Integration Guide

The model can be integrated into your applications using Python (Transformers), JavaScript (Transformers.js), or directly via ONNX Runtime.

Python — Hugging Face Transformers

The simplest way to use the model in Python:

from transformers import pipeline

# Load the NER pipeline
ner = pipeline(
    "token-classification",
    model="bardsai/eu-pii-anonimization-multilang",
    aggregation_strategy="simple"
)

# Run inference
text = "Nazywam się Jan Kowalski, mój PESEL to 85031512345."
results = ner(text)

for entity in results:
    print(f"{entity['entity_group']}: {entity['word']} ({entity['score']:.2%})")

Output:

PERSON_NAME: Jan Kowalski (98.5%)
PERSON_IDENTIFIER: 85031512345 (97.2%)

Batch Processing

For processing multiple documents:

texts = [
    "Jan Kowalski, email: jan@example.com",
    "Anna Nowak, tel: +48 600 123 456",
]

results = ner(texts)
for text_results in results:
    for entity in text_results:
        print(f"  {entity['entity_group']}: {entity['word']}")

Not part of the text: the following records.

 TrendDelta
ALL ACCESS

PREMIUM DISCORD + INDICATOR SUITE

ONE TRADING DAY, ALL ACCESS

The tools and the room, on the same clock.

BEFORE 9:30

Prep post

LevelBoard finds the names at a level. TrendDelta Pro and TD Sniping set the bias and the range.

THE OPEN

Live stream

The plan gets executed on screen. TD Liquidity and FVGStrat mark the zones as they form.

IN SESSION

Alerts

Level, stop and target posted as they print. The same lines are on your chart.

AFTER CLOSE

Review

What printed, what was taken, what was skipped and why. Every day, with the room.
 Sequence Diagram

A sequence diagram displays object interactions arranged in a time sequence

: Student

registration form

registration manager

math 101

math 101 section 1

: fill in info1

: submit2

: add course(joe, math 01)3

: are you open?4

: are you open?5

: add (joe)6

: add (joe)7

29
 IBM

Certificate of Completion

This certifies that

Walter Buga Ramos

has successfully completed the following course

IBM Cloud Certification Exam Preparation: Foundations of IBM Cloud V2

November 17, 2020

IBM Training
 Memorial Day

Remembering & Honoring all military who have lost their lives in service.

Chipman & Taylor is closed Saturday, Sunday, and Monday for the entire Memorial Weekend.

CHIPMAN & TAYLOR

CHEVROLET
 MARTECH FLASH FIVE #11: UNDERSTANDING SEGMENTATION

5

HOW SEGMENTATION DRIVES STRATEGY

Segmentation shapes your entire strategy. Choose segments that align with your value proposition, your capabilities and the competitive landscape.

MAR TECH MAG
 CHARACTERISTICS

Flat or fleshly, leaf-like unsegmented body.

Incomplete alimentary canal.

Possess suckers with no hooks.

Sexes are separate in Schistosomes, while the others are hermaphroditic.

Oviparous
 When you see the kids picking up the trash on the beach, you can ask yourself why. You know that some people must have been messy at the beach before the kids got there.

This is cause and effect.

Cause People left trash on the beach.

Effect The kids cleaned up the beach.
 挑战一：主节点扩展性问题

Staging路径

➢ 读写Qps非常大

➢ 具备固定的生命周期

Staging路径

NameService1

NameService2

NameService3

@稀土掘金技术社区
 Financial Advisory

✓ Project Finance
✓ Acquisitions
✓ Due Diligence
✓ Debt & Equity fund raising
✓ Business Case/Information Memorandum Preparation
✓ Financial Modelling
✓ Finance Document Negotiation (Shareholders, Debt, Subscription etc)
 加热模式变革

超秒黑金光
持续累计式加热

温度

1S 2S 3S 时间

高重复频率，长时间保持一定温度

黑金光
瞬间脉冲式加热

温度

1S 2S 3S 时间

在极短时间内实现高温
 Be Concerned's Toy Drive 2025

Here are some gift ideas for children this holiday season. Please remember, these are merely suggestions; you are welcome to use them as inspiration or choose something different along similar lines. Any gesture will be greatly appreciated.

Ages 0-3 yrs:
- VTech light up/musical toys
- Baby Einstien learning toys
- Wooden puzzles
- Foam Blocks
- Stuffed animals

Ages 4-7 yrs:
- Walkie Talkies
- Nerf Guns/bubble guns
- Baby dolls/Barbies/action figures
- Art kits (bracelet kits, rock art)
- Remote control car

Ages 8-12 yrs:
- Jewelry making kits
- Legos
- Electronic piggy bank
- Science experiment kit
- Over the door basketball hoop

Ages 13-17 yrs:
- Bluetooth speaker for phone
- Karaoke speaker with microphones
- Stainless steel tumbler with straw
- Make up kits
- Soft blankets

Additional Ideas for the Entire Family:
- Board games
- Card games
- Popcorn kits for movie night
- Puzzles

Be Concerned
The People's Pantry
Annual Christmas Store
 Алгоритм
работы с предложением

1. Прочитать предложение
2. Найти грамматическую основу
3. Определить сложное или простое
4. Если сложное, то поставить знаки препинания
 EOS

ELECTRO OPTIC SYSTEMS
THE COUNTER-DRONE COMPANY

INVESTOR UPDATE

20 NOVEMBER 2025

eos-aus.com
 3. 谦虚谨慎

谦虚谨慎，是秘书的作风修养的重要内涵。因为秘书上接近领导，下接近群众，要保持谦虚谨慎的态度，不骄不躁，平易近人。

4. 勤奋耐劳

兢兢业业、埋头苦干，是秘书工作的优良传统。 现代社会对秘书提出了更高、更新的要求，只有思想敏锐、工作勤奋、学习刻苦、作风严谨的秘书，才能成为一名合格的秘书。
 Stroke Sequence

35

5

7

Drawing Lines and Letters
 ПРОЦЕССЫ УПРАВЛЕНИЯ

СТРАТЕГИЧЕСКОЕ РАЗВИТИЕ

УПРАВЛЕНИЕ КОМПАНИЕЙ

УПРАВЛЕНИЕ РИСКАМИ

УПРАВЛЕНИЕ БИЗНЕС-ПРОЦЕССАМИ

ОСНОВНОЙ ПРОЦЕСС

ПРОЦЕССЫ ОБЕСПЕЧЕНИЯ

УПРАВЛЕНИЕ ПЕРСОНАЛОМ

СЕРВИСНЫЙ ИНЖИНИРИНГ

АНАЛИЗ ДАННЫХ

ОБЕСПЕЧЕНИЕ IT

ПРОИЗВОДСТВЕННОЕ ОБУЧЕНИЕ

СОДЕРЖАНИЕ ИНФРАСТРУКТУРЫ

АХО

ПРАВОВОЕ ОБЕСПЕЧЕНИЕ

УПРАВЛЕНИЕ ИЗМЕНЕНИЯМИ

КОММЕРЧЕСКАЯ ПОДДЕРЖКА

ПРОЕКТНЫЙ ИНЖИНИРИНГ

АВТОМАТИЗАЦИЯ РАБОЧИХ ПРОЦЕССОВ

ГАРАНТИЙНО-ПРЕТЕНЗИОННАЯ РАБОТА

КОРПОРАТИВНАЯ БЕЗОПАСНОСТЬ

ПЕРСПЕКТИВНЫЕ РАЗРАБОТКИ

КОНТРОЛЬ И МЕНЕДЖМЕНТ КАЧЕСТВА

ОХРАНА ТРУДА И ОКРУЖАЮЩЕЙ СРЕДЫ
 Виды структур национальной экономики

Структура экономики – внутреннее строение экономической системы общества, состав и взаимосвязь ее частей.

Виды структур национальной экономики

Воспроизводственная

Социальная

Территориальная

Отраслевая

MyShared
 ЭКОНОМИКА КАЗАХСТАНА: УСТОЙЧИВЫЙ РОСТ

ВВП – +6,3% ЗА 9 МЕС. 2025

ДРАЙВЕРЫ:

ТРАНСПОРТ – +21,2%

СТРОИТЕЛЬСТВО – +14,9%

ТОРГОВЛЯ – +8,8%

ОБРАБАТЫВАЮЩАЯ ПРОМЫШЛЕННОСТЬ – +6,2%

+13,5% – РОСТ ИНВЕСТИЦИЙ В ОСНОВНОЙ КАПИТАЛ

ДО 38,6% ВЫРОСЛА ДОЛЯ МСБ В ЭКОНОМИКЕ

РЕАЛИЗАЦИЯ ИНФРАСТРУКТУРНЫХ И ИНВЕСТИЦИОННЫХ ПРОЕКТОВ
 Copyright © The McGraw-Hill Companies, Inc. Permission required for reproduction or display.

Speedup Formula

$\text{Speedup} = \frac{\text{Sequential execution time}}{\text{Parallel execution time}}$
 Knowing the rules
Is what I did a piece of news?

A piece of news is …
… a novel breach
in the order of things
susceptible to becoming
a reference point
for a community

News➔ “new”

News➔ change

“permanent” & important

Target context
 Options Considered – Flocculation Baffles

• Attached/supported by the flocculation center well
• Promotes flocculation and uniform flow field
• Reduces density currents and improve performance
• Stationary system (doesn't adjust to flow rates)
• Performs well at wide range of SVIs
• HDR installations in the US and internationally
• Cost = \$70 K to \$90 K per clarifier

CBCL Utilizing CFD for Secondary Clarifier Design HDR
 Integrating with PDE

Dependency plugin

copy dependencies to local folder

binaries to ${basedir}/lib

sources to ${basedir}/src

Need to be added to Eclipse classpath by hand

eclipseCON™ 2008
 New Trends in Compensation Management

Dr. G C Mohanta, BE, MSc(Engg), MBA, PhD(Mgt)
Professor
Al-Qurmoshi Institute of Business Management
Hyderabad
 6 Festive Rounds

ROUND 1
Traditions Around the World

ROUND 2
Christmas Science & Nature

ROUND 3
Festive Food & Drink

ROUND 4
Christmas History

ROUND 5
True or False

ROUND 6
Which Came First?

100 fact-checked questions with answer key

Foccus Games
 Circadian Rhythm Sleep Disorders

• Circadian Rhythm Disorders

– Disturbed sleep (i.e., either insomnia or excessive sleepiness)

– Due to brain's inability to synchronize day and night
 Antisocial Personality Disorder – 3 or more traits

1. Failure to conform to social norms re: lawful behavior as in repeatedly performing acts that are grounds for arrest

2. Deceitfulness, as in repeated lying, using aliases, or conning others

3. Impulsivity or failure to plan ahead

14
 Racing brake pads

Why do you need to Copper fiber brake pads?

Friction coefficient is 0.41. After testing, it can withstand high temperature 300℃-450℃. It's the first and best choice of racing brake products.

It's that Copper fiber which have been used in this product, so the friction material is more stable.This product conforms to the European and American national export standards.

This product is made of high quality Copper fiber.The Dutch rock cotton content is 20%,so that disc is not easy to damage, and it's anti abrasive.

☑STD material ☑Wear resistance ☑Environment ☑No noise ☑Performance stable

JavaScript — Transformers.js

Use the model in the browser or Node.js with Transformers.js:

import { pipeline } from "@huggingface/transformers";

// Load the pipeline (downloads model on first run)
const ner = await pipeline(
  "token-classification",
  "bardsai/eu-pii-anonimization-multilang"
);

// Run inference
const text = "Nazywam się Jan Kowalski, mój PESEL to 85031512345.";
const results = await ner(text);

console.log(results);

Web Worker (Browser)

For browser use, run inference in a Web Worker to avoid blocking the main thread. This is the approach used by this demo:

// worker.js
import { pipeline } from "@huggingface/transformers";

let ner = null;

self.onmessage = async (e) => {
  if (e.data.type === "load") {
    ner = await pipeline(
      "token-classification",
      "bardsai/eu-pii-anonimization-multilang",
      { dtype: "q8" }  // Use quantized model
    );
    self.postMessage({ type: "loaded" });
  }

  if (e.data.type === "classify") {
    const results = await ner(e.data.text);
    self.postMessage({ type: "result", data: results });
  }
};

ONNX Runtime — Direct

For maximum control, use ONNX Runtime directly:

Python

import numpy as np
from transformers import AutoTokenizer
from optimum.onnxruntime import ORTModelForTokenClassification

# Load model and tokenizer
tokenizer = AutoTokenizer.from_pretrained("bardsai/eu-pii-anonimization-multilang")
model = ORTModelForTokenClassification.from_pretrained(
    "bardsai/eu-pii-anonimization-multilang"
)

# Tokenize and run
text = "Jan Kowalski, PESEL: 85031512345"
inputs = tokenizer(text, return_tensors="np")
outputs = model(**inputs)

# Process outputs
predictions = np.argmax(outputs.logits, axis=-1)

Node.js

const ort = require("onnxruntime-node");

async function runInference(modelPath, inputIds, attentionMask) {
  const session = await ort.InferenceSession.create(modelPath);

  const feeds = {
    input_ids: new ort.Tensor("int64", inputIds, [1, inputIds.length]),
    attention_mask: new ort.Tensor("int64", attentionMask, [1, attentionMask.length]),
  };

  const results = await session.run(feeds);
  return results.logits;
}

Model Configuration

Key configuration options:

OptionDescriptionDefault
aggregation_strategyHow to aggregate sub-word tokens: simple, first, average, maxsimple
dtypeModel precision: fp32, fp16, q8 (quantized)fp32
deviceInference device: cpu, cuda, wasmauto

Quantized vs Full Precision

VariantSizeSpeedAccuracy
Full (FP32)~440 MBBaselineBest
Quantized (INT8)~110 MB~2-4x fasterMinimal loss

For browser and edge deployments, the quantized model is recommended. The accuracy difference is negligible for most use cases.